Your goal:
Among the lines of the data, copy those that hold "over".

Material shown:

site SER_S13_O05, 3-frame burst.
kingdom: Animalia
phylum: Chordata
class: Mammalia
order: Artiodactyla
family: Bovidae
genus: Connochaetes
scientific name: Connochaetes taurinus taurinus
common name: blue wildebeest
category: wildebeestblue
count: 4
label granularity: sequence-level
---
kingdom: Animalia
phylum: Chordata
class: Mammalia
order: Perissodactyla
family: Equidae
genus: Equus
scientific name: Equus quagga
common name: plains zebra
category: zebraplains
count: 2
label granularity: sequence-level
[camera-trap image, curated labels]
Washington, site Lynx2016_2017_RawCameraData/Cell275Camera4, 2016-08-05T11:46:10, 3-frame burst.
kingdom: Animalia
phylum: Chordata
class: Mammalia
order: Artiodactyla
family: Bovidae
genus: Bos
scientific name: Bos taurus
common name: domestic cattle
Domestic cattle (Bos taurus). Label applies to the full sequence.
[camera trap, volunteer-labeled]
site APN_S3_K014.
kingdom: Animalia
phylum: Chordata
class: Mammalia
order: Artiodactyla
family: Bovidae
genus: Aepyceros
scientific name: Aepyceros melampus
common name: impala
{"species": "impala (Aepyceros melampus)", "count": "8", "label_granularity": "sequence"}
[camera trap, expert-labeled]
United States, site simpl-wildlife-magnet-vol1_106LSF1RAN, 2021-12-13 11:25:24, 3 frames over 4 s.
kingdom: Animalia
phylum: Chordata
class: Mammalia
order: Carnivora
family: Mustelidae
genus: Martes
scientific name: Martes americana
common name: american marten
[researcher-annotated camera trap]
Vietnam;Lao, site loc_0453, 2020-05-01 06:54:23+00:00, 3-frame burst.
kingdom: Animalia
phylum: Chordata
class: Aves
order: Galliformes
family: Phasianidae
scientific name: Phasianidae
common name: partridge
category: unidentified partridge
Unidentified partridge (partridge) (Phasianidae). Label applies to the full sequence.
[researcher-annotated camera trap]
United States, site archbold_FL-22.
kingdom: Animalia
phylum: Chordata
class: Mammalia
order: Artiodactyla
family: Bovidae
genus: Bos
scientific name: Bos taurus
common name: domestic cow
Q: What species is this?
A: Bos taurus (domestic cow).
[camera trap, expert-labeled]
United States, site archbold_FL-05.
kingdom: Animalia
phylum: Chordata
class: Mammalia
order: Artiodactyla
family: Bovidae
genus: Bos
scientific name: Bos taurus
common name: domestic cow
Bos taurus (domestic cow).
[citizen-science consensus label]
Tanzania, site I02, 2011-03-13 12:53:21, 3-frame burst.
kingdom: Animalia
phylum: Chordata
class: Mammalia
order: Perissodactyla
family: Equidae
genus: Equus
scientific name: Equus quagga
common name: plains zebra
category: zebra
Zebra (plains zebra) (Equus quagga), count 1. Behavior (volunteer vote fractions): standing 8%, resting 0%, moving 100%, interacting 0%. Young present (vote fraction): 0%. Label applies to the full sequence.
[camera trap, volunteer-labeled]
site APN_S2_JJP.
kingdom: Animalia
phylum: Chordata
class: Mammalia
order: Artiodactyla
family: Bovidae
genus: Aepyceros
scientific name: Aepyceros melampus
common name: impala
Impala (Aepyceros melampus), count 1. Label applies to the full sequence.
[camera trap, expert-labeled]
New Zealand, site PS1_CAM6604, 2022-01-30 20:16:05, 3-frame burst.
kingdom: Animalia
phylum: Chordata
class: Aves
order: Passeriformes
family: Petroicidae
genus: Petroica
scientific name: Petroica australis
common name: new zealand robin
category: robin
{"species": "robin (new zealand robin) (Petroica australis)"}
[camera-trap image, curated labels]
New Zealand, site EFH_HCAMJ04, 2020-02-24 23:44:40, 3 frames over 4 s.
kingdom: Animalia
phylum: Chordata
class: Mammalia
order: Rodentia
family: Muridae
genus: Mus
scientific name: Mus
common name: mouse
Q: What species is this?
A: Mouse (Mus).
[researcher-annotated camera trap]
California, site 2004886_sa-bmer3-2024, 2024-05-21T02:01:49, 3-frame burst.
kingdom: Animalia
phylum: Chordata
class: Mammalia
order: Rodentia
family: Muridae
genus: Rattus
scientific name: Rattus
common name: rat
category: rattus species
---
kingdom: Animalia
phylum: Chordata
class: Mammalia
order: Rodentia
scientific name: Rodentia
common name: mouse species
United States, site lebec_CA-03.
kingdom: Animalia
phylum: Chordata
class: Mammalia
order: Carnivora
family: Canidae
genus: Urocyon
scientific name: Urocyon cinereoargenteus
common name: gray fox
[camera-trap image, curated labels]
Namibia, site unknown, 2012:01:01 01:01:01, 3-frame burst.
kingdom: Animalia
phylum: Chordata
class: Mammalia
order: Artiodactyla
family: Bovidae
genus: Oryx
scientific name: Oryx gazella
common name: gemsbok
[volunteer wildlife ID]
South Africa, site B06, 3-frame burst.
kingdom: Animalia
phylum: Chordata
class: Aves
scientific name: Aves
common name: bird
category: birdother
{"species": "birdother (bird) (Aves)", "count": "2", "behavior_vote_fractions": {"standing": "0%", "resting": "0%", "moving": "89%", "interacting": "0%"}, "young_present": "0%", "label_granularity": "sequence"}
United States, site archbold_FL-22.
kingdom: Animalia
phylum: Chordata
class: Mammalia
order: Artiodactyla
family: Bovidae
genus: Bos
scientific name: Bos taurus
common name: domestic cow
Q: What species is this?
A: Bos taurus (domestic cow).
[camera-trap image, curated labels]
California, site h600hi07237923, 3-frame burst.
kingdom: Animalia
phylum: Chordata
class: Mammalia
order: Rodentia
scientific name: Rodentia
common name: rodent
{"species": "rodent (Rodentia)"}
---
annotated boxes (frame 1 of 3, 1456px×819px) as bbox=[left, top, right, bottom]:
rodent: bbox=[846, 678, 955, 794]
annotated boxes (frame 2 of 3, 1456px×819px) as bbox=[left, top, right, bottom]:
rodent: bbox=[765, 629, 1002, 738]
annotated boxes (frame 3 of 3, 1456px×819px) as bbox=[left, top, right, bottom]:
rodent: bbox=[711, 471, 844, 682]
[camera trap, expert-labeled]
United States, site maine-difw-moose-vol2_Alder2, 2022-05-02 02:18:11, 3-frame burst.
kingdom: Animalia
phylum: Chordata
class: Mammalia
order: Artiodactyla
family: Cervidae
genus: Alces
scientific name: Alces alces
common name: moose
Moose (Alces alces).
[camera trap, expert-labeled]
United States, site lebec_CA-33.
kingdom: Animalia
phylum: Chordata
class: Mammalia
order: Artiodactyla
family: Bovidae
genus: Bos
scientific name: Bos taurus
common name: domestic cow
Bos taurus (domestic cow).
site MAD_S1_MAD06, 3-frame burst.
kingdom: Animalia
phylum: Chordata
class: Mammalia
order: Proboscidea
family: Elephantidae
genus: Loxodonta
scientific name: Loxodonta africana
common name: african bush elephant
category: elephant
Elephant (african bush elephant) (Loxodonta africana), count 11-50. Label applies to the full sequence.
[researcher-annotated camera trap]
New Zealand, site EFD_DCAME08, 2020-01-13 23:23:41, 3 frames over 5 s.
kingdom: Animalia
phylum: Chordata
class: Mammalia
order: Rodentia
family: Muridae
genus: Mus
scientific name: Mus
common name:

Expected answer:
United States, site simpl-wildlife-magnet-vol1_106LSF1RAN, 2021-12-13 11:25:24, 3 frames over 4 s.
New Zealand, site EFH_HCAMJ04, 2020-02-24 23:44:40, 3 frames over 4 s.
New Zealand, site EFD_DCAME08, 2020-01-13 23:23:41, 3 frames over 5 s.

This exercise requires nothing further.